**** DATA RECORDS ****

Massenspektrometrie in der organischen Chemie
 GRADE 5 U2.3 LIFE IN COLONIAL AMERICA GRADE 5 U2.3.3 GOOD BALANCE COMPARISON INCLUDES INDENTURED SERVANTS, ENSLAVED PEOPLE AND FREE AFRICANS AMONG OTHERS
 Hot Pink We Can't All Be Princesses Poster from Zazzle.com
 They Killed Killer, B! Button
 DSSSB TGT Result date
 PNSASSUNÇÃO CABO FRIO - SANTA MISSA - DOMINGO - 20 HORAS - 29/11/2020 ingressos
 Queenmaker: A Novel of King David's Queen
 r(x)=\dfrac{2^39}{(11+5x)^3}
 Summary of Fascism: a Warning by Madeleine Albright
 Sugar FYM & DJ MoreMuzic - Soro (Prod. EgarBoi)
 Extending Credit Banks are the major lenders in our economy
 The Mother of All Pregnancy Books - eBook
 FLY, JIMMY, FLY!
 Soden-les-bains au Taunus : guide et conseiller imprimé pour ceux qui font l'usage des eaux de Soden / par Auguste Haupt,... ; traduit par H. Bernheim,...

****

- [YOUR GOAL]:
Exactly as they stand, set down the lines from the top of the data through the line with "Queenmaker: A Novel of King David's Queen".

- [RESULT OF THE EXERCISE]:
Massenspektrometrie in der organischen Chemie
 GRADE 5 U2.3 LIFE IN COLONIAL AMERICA GRADE 5 U2.3.3 GOOD BALANCE COMPARISON INCLUDES INDENTURED SERVANTS, ENSLAVED PEOPLE AND FREE AFRICANS AMONG OTHERS
 Hot Pink We Can't All Be Princesses Poster from Zazzle.com
 They Killed Killer, B! Button
 DSSSB TGT Result date
 PNSASSUNÇÃO CABO FRIO - SANTA MISSA - DOMINGO - 20 HORAS - 29/11/2020 ingressos
 Queenmaker: A Novel of King David's Queen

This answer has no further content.